Considering how fast the popularity of this craft-and-combat adventure game grew, Mojang came to this realization pretty early on. Minecraft was first just a digital sandbox in which users could create. It was “a fun hobby project,” as Winters put it, something for Swedish creator Markus Persson (a.k.a. Notch) to put out into the world and evolve through player feedback. (This was before what we know now as beta launches became so popular.) Back then, Minecraft wasn’t even called Minecraft. Winters, who herself got started as a fan recording gameplay for YouTube videos, remembers when the game was called Cave Game, “because it was just literally a game where caves were generated.” Through user feedback, the title became Minecraft Order of the Stone until Notch shortened it to just Minecraft.

This pretty much sums up how Minecraft has always evolved into the next big thing: user feedback turns to action.

2012 began the company’s partnership with the United Nations, called Block by Block, a foundation that uses Minecraft in real-world architectural planning. (You can’t say that about Pokémon Go!) “That was from a Swedish [architect] whose son was like, ‘Why don’t you use Minecraft for that?’” Winters says. Minecraft: Education Edition came in 2016 after Mojang saw “teachers just using Minecraft in their classrooms because they loved it.” Winters adds, “Very quickly as a company we realized that Minecraft had unlimited potential because people were using it in so many ways.”

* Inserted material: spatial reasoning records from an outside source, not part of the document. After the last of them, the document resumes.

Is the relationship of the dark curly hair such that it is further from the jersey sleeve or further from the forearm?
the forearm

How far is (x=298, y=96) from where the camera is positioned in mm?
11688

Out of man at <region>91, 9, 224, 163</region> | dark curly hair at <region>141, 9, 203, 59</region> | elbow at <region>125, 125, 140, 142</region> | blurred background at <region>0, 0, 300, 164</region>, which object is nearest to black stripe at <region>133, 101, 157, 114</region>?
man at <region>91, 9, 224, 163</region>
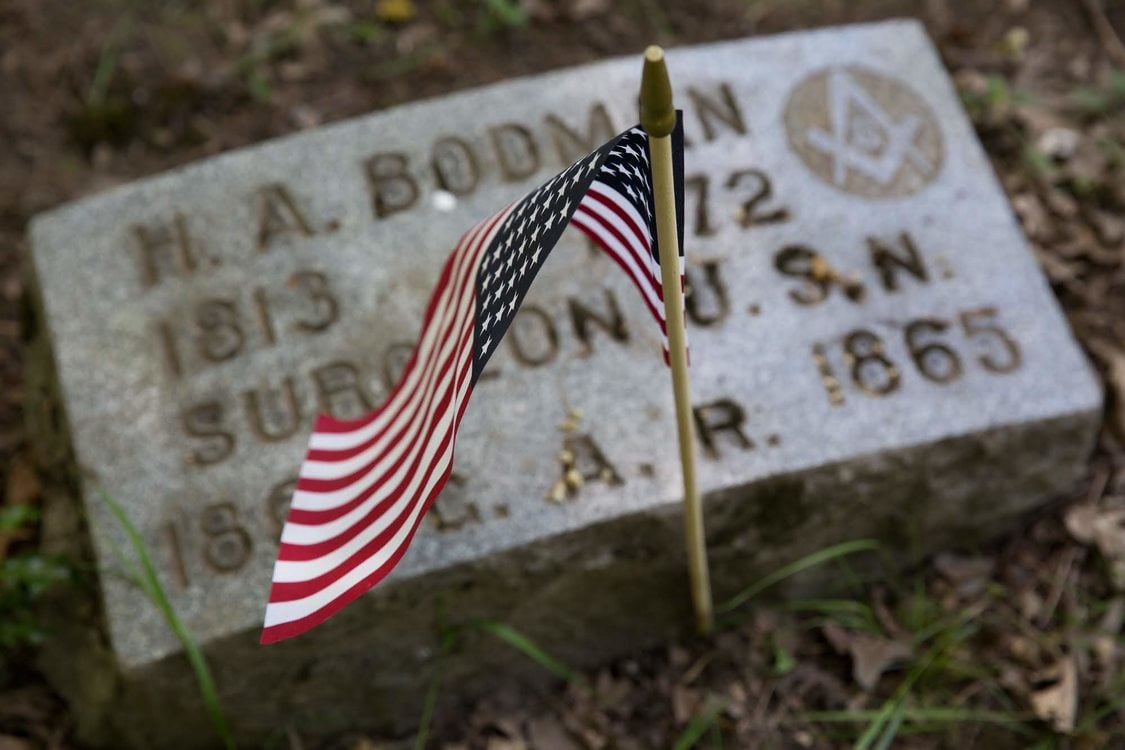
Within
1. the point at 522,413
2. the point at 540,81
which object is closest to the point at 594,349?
the point at 522,413

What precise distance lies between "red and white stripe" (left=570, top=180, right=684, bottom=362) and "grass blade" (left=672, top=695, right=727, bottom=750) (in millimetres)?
1144

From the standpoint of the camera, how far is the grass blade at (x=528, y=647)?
2.75m

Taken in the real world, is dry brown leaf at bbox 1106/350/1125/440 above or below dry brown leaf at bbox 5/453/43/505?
below

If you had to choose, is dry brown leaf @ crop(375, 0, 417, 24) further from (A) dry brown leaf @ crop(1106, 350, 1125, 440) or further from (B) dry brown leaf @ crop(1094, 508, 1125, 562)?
(B) dry brown leaf @ crop(1094, 508, 1125, 562)

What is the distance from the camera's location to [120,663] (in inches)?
102

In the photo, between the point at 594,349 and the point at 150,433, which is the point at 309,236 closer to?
the point at 150,433

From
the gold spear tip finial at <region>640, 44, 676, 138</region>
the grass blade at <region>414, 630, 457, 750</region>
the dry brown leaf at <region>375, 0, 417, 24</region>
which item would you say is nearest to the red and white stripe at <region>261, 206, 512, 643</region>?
the gold spear tip finial at <region>640, 44, 676, 138</region>

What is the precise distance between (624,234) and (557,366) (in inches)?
30.9

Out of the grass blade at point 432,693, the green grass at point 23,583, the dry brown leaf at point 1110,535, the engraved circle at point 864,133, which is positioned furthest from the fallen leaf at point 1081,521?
the green grass at point 23,583

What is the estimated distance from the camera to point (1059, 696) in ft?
9.39

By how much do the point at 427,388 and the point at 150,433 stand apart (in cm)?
99

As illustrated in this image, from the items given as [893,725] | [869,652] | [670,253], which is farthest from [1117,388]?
[670,253]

Today more than 112 million gamers play each month, and the studio, whose success raised the bar for indie developer potential, is still looking to see where they can take Minecraft next. Despite a false alarm this year, thanks to a Twitter trend, that does not include Minecraft 2 — even though fans seem to bring up that topic over and over again.

“If you think about what Minecraft was at the beginning and what it is now, we’re far beyond a sequel at this point with the number of updates and cool things being added to the game,” Winters says, putting that topic to rest. “I would be so curious from our community, What would Minecraft 2 be? Because we’re just continuing on Minecraft as it is and building out the world even more.”

Winters also confirms there are no plans at the moment to keep the Telltale Minecraft series alive. (The award-winning Telltale Games studio, which produced releases around The Walking Dead and The Wolf Among Us, shuttered this year, but a separate holding company is now trying to open its doors again.) Winters remarks, “When we thought about what we can do next, we really thought more about how we can push things further and make things really different.”

Those answers include Minecraft: Dungeons, birthed out of an internal love at the company for dungeon crawlers, as well as the free ray-tracing update through a partnership with Nvidia that gives these virtual blocks a major glow-up. Dungeons, specifically, feels like “a new era” for the franchise, according to Winters, because it “really opens up a very very different style of gameplay than we have in core Minecraft.” She adds, “You have combat but it’s not one of its biggest features.”

Perhaps the biggest new territory for Mojang is feature filmmaking. The Minecraft movie, which has been in development for quite some time, is currently scheduled to hit theaters on March 4, 2022. Players can already “go to YouTube and see all kinds of animated things,” Winters says. That’s why there will be a live-action component to the film, directed by Peter Sollett of Nick & Norah’s Infinite Playlist. “Obviously, since we’re quite a few years in, it’s proving a bit more difficult. But, for us, it’s about getting it right. And Minecraft doesn’t have a story, so how do we create a unique story that will resonate with our huge player base? It’s a very exciting challenge.” The story for the movie is briefly described as the tale of a teenage girl and her unlikely group of adventurers who set out to save Overworld from the malevolent Ender Dragon.

And these devs are still churning. This week saw Mojang reveal the MinecraftFrozen crossover, turning Elsa and Anna into animated block figures. So, what could possibly be next? We hear superheroes are pretty big right now.